§ **GIVEN REQUEST**
Reproduce every row below word for word, leaving out the pictures.

§ **Spatial questions based on pictures**
━━━━━━━━

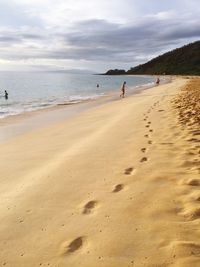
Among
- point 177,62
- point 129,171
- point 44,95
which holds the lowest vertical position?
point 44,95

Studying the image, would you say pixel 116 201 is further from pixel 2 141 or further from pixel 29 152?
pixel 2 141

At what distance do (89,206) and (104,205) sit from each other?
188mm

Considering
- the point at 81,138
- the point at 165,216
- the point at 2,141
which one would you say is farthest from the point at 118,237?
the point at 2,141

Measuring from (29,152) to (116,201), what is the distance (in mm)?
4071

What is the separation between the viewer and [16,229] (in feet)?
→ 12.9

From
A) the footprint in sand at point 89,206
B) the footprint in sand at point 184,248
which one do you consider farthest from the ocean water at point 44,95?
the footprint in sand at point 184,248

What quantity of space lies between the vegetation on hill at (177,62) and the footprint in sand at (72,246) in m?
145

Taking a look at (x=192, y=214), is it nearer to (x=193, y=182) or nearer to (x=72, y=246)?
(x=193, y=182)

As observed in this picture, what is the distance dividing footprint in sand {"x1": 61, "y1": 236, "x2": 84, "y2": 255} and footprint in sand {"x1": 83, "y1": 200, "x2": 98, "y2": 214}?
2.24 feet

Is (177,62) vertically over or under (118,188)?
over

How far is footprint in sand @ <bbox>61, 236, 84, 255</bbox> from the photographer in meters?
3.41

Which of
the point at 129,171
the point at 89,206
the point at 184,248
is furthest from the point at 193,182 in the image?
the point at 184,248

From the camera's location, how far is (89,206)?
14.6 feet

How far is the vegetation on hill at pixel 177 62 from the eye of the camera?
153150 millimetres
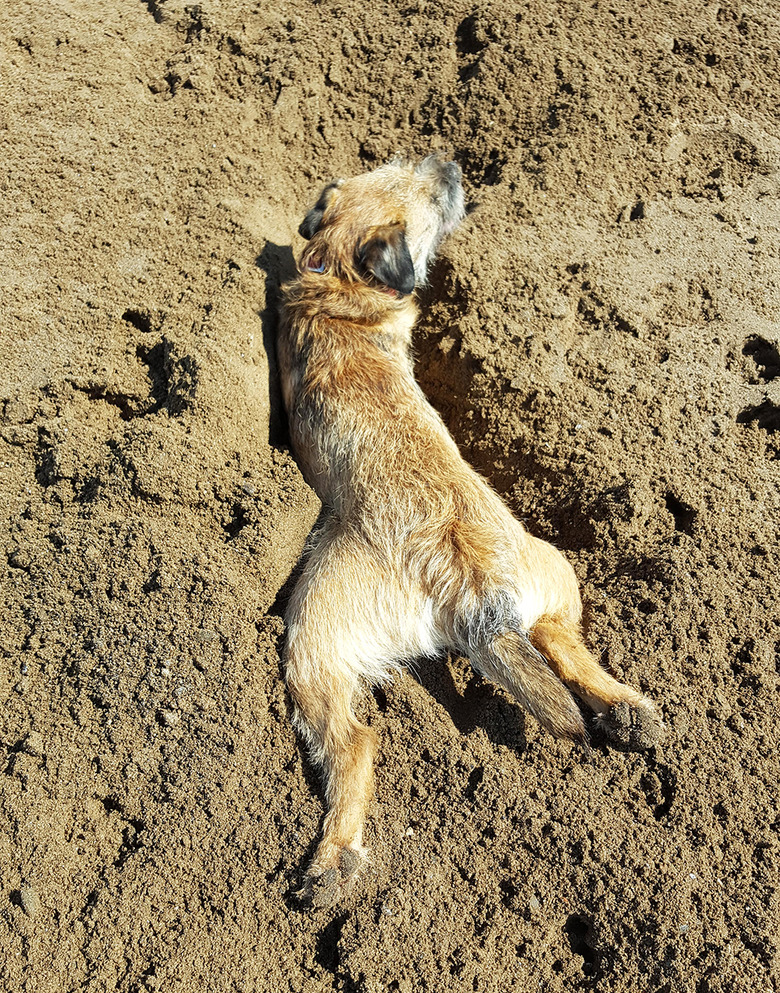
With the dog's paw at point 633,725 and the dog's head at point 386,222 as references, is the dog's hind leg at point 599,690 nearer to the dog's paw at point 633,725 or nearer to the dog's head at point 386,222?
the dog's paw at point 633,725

━━━━━━━━

§ **WRITTEN RESPONSE**
Among
- point 177,62
- point 129,171
- point 44,95
which holds the lowest vertical position?
point 44,95

Studying the image, would you say pixel 116 201 is further from pixel 2 141 or further from pixel 29 152?
pixel 2 141

At what distance do (89,206) and (104,205) sit from each other?
188mm

Considering
- the point at 81,138
- the point at 165,216
- the point at 2,141
which one would you say is farthest from the point at 118,237?
the point at 2,141

Measuring from (29,152) to (116,201), what is the distance (in mm)?
4071

What is the separation between the viewer and [16,229] (in feet)?
→ 12.9

From
A) the footprint in sand at point 89,206
B) the footprint in sand at point 184,248
which one do you consider farthest from the ocean water at point 44,95?
the footprint in sand at point 184,248

What quantity of space lies between the vegetation on hill at (177,62) and the footprint in sand at (72,246) in m?
145

Taking a look at (x=192, y=214), is it nearer to (x=193, y=182) or nearer to (x=72, y=246)?
(x=193, y=182)

As observed in this picture, what is the distance dividing footprint in sand {"x1": 61, "y1": 236, "x2": 84, "y2": 255} and footprint in sand {"x1": 83, "y1": 200, "x2": 98, "y2": 214}?
2.24 feet

Is (177,62) vertically over or under (118,188)?
over

How far is footprint in sand @ <bbox>61, 236, 84, 255</bbox> from the photographer in meters?
3.41

Which of
the point at 129,171
the point at 89,206
the point at 184,248
is furthest from the point at 193,182 in the image?
the point at 184,248

From the camera's location, how far is (89,206)?
14.6 feet

How far is the vegetation on hill at pixel 177 62 from the eye of the camera?
153150 millimetres
With the dog's paw at point 633,725 and the dog's head at point 386,222 as references, is the dog's hind leg at point 599,690 nearer to the dog's paw at point 633,725 or nearer to the dog's head at point 386,222?
the dog's paw at point 633,725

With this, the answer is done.